Numerical Fractional-Calculus Model for Two-Phase Flow in Fractured Media

1Department of Mathematics, Shanghai University, Shanghai 200444, China
2School of Mathematics and Statistics, Hubei Engineering University, Xiaogan, Hubei 432000, China

Received 17 May 2013; Revised 13 July 2013; Accepted 13 July 2013

Academic Editor: H. Srivastava

Copyright © 2013 Wenwen Zhong et al. This is an open access article distributed under the Creative Commons Attribution License, which permits unrestricted use, distribution, and reproduction in any medium, provided the original work is properly cited.

Abstract

Numerical simulation of two-phase flow in fractured porous media is an important topic in the subsurface flow, environmental problems, and petroleum reservoir engineering. The conventional model does not work well in many cases since it lacks the memory property of fracture media. In this paper, we develop a new numerical formulation with fractional time derivative for two-phase flow in fractured porous media. In the proposed formulation, the different fractional time derivatives are applied to fracture and matrix regions since they have different memory properties. We further develop a two-level time discrete method, which uses a large time step for the pressure and a small time step size for the saturation. The pressure equation is solved implicitly in each large time step, while the saturation is updated by an explicit fractional time scheme in each time substep. Finally, the numerical tests are carried out to demonstrate the effectiveness of the proposed numerical model.

1. Introduction

Numerical simulations for multiphase flow in fractured porous media are very important in the subsurface flow, environmental problems, and petroleum reservoir engineering. Compared to usual heterogenous porous media, the fractured media have two spaces with two distinct scales: the fracture and the matrix. The fractures possess the higher permeability than the matrix, but their volume is very small when compared to the matrix. Several conceptual models [111] have been developed to simulate the multiphase flow in porous media, for example, the single-porosity model, the dual-porosity/dual-permeability model, and the discrete-fracture model. The review for these models can be found in [4].

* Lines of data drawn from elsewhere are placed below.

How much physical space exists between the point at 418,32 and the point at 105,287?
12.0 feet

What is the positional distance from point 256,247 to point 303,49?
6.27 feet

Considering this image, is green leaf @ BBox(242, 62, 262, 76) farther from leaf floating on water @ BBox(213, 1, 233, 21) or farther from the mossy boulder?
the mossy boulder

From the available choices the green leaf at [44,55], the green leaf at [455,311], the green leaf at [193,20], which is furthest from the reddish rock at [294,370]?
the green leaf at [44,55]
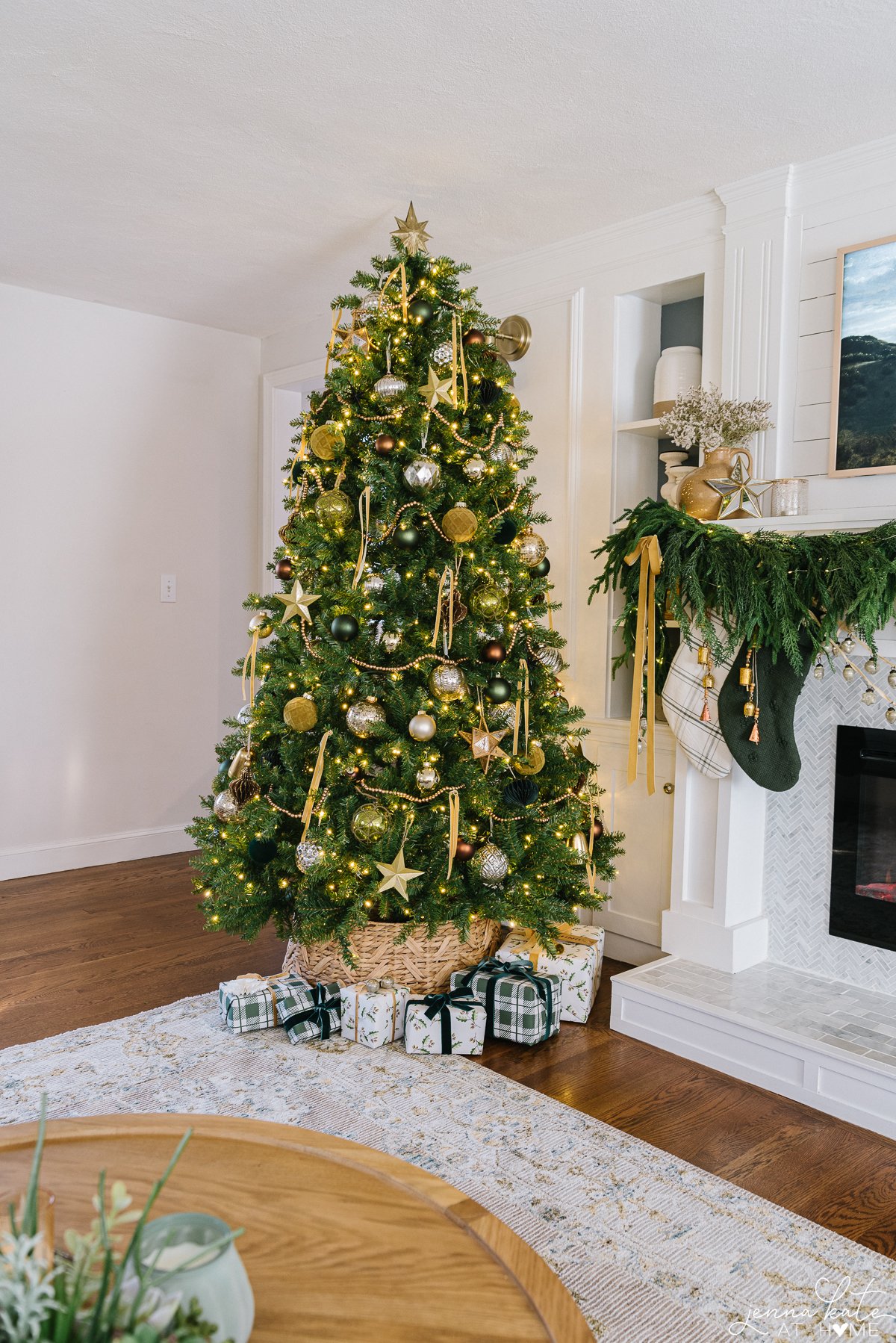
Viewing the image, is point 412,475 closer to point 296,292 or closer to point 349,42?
point 349,42

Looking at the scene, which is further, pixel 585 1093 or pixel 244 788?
pixel 244 788

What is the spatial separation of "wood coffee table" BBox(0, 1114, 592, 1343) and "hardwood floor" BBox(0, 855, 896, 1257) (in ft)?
3.55

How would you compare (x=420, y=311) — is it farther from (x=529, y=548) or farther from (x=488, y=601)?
(x=488, y=601)

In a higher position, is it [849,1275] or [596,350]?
[596,350]

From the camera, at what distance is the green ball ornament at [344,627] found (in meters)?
2.43

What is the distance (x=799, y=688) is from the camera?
8.27 ft

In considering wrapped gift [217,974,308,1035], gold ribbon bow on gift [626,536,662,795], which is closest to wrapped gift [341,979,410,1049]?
wrapped gift [217,974,308,1035]

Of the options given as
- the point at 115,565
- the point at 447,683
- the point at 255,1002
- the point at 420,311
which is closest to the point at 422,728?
the point at 447,683

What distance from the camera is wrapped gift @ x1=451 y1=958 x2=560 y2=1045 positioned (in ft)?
7.97

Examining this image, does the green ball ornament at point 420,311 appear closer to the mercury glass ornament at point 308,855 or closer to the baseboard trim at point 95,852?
the mercury glass ornament at point 308,855

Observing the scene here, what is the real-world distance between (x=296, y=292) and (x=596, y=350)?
1378mm

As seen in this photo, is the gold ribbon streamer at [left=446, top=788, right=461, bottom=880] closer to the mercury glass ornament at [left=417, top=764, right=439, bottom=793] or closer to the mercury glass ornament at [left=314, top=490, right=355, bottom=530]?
the mercury glass ornament at [left=417, top=764, right=439, bottom=793]

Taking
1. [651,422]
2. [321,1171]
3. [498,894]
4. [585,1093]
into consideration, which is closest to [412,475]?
[651,422]

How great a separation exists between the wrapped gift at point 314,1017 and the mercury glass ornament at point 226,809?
49cm
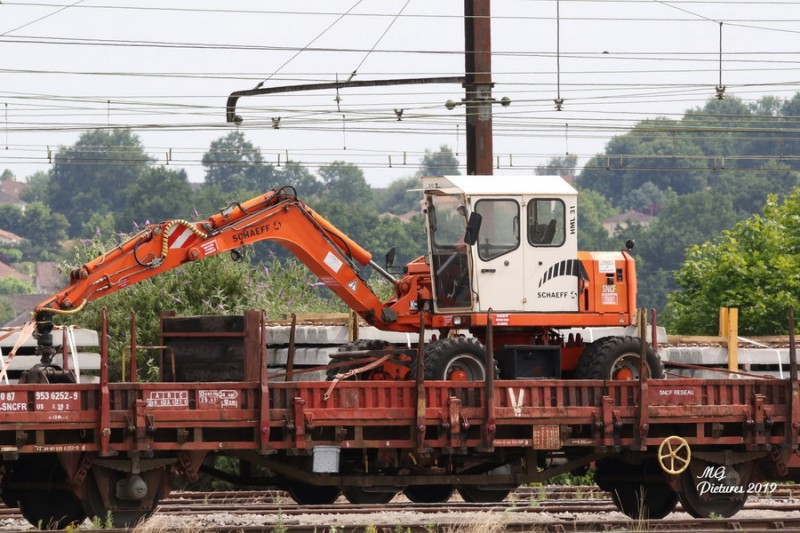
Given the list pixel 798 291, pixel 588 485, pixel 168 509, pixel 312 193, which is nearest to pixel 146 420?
pixel 168 509

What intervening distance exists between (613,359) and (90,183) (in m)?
138

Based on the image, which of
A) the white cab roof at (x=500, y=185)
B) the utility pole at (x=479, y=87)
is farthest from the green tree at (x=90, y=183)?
the white cab roof at (x=500, y=185)

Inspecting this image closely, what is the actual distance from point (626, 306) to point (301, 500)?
4.62 metres

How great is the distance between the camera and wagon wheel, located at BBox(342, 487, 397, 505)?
18562 mm

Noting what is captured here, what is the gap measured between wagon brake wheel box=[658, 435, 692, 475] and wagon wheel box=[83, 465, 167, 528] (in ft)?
17.8

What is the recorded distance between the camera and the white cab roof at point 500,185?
1814cm

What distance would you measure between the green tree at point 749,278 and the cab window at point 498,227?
17.6 meters

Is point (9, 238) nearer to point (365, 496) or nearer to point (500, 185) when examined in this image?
point (365, 496)

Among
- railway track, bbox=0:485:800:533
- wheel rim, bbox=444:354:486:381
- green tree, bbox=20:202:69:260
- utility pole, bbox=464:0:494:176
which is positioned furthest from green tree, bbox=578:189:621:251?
wheel rim, bbox=444:354:486:381

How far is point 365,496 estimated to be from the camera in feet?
62.1

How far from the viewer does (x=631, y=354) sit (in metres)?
17.9

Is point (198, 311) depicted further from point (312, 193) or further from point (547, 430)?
point (312, 193)

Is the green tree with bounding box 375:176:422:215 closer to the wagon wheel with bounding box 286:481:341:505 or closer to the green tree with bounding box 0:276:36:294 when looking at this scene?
the green tree with bounding box 0:276:36:294

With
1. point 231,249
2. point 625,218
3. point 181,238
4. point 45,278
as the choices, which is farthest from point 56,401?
point 625,218
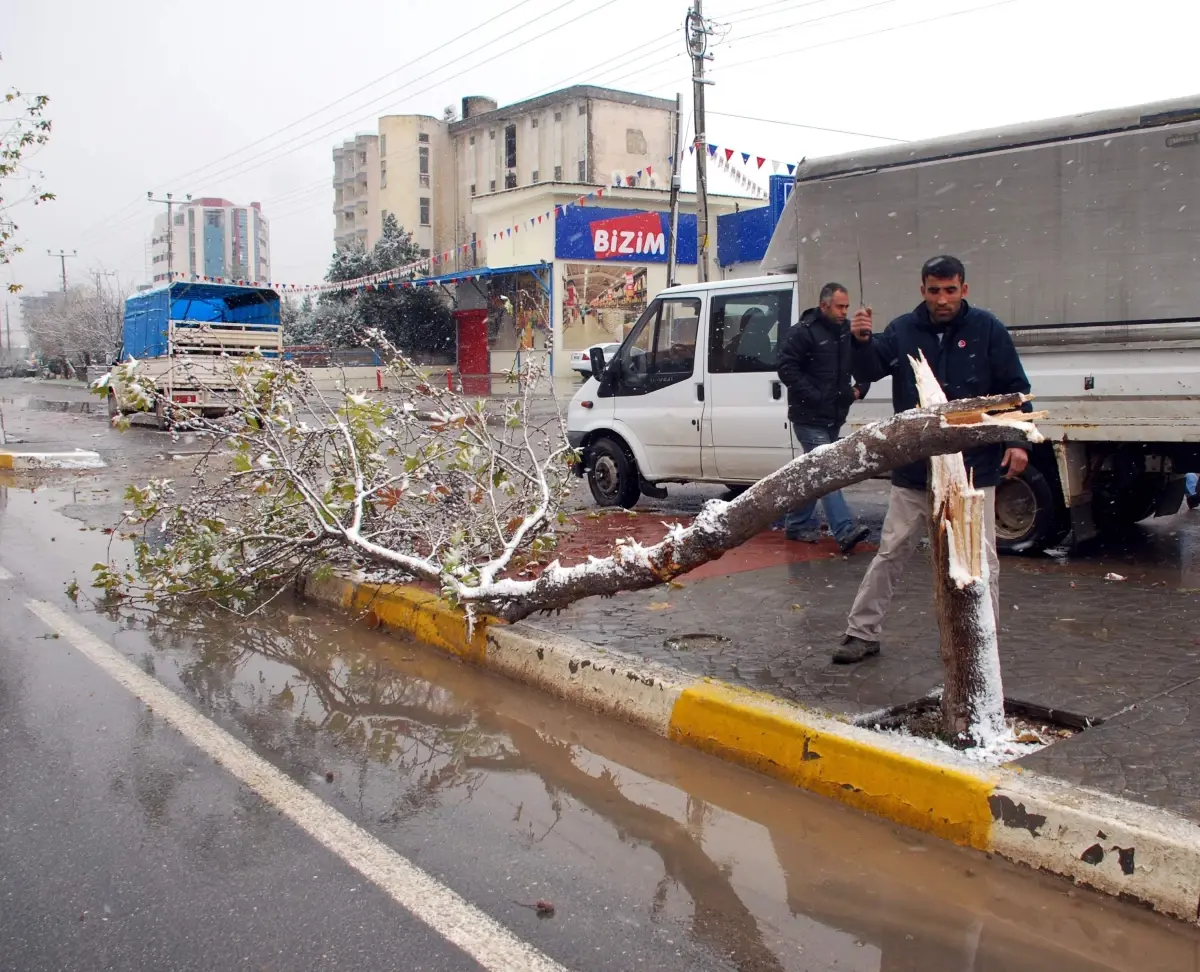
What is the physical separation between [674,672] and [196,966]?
246 cm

These models can deal well with the two-phase flow with constant physical parameters. However, the fluid flow may perturb the porous formation by causing particle migration resulting in pore clogging or chemically reacting with the medium to enlarge the pores or diminish the size of the pores [12]. As a matter of fact, the porosity and permeability often depend on the fluid pressure and saturation. For incompressible two-phase flow in petroleum reservoir engineering, the porosity varies small with respect to the pressure. However, the injection fluids can change the porosity to a great extent. In the displacement process of oil by water, the injected water will make the media wet, and then the porosity will be enlarged, along with the change of permeability. As a result, the variability of the physical parameters should be considered in modeling realistic two-phase flow. For flow in porous media, Caputo [13] has studied the behavior of fluxes in porous media using a memory formalism, in which the ordinary time derivative is replaced by a fractional derivative. Garra [14] has studied a fractional time derivative generalization of a previous Natale-Salusti model about nonlinear temperature and pressure waves, propagating in fluid-saturated porous rocks.

In this paper, we will study a fractional time derivative generalization of a classical two-phase flow model. The ordinary time derivative is replaced by the Caputo fractional derivative with variable lower limit of integral. Because the Caputo fractional derivative is composed of the convolution of a power law kernel and the ordinary derivative of the function, it is a useful instrument to describe a power law frequency variability of the physical coefficients. Since the porosity and permeability have a remarkable contrast between matrixes and fractures, the proposed formulation uses the different fractional time derivatives for the flow in fracture and matrix regions to represent their different memory properties.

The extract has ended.